[Given problem] Transcribe the following lines verbatim, starting with the line that contains "How distant is" and continuing through the line that contains "1.24 metres", both included.

[Data excerpts]

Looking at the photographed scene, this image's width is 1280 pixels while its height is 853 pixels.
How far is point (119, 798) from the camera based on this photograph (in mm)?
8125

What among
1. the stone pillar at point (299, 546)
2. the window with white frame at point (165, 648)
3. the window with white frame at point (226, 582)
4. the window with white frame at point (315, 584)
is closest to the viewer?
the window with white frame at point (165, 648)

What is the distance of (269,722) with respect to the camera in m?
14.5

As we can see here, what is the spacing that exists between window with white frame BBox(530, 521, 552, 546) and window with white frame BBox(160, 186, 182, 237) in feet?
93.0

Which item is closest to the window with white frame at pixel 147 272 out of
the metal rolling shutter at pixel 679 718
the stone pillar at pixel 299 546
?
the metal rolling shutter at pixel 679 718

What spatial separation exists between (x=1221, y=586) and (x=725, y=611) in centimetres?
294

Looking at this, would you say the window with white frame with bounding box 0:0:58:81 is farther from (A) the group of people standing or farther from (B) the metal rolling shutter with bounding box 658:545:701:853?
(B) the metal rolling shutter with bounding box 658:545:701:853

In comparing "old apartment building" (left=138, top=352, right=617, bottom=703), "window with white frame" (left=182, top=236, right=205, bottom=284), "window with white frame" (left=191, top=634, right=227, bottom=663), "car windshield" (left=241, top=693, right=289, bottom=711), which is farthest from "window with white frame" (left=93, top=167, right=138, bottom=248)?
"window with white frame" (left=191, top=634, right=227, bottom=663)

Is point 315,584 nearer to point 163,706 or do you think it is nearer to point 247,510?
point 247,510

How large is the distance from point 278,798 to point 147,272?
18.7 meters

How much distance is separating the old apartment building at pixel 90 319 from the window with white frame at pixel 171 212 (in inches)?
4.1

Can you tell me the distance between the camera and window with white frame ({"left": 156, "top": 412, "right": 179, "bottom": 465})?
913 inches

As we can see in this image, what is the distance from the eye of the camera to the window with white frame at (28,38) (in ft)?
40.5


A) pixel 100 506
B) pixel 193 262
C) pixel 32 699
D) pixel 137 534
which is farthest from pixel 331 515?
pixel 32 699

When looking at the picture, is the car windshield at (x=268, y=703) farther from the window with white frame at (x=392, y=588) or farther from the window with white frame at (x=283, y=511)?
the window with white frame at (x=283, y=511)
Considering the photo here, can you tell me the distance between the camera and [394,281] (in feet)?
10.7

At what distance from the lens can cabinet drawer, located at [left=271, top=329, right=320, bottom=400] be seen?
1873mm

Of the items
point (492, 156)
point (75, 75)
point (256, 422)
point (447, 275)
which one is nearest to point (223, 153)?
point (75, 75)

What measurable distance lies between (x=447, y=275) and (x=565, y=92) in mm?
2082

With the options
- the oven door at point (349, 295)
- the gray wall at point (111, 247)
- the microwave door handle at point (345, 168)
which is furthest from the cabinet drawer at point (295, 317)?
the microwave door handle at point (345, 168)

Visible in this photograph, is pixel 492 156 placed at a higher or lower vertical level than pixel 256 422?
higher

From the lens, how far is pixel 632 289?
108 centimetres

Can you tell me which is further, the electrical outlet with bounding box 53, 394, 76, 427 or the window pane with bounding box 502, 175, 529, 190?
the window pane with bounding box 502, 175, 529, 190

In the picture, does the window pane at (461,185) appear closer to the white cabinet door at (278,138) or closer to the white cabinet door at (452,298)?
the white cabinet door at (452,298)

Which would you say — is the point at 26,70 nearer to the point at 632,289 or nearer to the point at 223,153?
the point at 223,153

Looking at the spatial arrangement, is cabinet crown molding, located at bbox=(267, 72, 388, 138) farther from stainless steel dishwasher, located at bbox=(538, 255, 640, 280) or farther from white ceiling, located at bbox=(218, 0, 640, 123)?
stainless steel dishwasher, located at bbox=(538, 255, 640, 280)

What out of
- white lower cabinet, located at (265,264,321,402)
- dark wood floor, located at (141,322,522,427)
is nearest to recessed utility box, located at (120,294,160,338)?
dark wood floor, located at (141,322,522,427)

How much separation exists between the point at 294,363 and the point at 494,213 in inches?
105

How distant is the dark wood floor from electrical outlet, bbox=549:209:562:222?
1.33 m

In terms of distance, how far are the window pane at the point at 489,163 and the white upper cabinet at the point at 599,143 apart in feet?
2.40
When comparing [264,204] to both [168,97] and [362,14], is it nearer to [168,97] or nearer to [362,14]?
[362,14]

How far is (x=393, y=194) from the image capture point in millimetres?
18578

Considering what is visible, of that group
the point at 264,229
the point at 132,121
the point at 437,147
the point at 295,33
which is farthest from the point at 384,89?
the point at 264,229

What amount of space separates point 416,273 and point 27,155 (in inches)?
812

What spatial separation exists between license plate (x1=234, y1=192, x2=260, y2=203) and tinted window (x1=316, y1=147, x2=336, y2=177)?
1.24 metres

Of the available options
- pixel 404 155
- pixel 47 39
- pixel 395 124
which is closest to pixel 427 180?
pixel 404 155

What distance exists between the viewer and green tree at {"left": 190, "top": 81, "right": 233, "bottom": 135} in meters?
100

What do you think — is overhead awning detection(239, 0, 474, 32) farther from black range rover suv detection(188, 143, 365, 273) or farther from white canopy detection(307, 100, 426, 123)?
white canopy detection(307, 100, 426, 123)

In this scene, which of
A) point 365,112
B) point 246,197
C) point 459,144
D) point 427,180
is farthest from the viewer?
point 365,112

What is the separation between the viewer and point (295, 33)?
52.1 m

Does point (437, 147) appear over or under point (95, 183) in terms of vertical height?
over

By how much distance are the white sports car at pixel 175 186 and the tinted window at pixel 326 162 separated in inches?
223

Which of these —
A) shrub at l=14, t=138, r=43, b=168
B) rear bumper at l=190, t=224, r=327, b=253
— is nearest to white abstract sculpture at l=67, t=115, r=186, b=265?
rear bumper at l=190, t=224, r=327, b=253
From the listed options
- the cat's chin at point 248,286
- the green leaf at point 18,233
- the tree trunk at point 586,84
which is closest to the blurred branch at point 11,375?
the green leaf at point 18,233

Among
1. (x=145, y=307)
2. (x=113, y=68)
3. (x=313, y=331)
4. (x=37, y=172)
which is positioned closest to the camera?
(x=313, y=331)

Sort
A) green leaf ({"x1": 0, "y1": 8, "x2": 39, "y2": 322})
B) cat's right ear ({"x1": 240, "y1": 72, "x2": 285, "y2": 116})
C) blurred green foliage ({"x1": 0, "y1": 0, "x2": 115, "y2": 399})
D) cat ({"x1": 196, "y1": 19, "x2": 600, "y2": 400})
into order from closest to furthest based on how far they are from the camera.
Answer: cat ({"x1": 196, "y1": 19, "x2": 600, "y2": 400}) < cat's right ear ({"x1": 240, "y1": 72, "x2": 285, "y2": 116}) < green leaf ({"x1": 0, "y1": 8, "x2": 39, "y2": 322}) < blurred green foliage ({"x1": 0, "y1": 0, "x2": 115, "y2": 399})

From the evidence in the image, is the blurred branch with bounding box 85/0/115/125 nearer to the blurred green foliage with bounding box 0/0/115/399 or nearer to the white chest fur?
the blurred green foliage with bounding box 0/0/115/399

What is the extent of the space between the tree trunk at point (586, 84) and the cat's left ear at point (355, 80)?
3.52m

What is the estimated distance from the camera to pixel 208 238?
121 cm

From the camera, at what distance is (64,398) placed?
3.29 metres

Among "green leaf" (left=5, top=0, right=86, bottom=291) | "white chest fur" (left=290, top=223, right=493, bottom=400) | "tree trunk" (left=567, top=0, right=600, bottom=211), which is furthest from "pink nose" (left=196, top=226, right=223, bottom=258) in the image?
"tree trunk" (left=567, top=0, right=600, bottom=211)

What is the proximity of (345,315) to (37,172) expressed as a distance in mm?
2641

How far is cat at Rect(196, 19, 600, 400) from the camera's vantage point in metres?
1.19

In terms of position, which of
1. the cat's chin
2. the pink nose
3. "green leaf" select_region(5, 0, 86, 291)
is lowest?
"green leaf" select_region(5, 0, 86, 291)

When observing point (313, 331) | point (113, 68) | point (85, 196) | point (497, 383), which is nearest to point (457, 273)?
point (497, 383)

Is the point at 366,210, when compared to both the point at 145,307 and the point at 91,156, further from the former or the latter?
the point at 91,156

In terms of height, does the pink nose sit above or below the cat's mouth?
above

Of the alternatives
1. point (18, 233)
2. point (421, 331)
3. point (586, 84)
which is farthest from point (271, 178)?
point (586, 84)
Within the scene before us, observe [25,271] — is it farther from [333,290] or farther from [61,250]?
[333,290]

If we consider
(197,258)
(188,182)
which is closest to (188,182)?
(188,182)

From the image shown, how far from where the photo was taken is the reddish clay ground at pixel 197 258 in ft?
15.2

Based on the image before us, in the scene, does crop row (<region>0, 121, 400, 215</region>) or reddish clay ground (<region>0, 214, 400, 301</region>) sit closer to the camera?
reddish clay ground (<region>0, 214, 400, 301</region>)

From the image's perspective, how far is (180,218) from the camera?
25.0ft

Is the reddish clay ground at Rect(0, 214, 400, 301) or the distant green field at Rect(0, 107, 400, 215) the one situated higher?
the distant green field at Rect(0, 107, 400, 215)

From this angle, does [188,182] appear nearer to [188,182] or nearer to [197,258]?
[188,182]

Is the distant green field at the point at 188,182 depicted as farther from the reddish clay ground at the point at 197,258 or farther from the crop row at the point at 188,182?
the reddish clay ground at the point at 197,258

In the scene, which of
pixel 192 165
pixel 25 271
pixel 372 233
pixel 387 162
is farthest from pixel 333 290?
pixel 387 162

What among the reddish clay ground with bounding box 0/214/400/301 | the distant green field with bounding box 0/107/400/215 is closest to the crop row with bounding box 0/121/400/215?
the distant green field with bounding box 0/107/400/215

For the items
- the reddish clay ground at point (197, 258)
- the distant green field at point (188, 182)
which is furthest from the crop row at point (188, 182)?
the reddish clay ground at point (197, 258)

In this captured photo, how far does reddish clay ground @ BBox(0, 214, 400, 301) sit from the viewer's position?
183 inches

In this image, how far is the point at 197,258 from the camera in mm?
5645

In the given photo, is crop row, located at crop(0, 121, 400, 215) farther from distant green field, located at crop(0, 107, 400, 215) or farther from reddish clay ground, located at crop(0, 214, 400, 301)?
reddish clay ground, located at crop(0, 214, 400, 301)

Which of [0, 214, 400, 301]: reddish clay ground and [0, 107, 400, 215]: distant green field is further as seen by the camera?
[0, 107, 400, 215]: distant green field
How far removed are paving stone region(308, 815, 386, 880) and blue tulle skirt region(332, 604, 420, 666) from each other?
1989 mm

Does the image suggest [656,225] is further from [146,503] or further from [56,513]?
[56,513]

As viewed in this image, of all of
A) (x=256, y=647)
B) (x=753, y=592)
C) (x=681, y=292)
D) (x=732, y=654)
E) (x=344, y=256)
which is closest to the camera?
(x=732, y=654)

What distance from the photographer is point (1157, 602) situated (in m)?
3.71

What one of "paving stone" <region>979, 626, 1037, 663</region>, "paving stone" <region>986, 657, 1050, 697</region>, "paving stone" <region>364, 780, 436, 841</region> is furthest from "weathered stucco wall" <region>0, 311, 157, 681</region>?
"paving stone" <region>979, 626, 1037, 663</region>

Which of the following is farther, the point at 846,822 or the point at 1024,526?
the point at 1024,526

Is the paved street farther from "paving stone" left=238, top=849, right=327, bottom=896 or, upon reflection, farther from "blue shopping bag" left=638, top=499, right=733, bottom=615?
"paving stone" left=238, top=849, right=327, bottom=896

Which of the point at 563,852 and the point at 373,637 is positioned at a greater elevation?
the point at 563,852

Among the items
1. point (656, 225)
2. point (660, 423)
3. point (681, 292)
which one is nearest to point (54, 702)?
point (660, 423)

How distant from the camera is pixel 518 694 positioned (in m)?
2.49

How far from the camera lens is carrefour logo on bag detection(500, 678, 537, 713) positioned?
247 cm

[The completed task]
How distant is the dark wood floor from electrical outlet, bbox=549:209:562:222?
1.33 m

In terms of distance, how far are the window pane at the point at 489,163 and the white upper cabinet at the point at 599,143 apart in feet?
2.40
When comparing [264,204] to both [168,97] and [362,14], is it nearer to [168,97] or nearer to [362,14]?
[362,14]

How far is (x=393, y=194) from the image capture point in millimetres?
18578

Considering what is visible, of that group
the point at 264,229
the point at 132,121
the point at 437,147
the point at 295,33
which is farthest from the point at 384,89?
the point at 264,229

What amount of space separates point 416,273 and point 27,155 (in inches)?
812

What spatial separation exists between license plate (x1=234, y1=192, x2=260, y2=203) and tinted window (x1=316, y1=147, x2=336, y2=177)?
1.24 metres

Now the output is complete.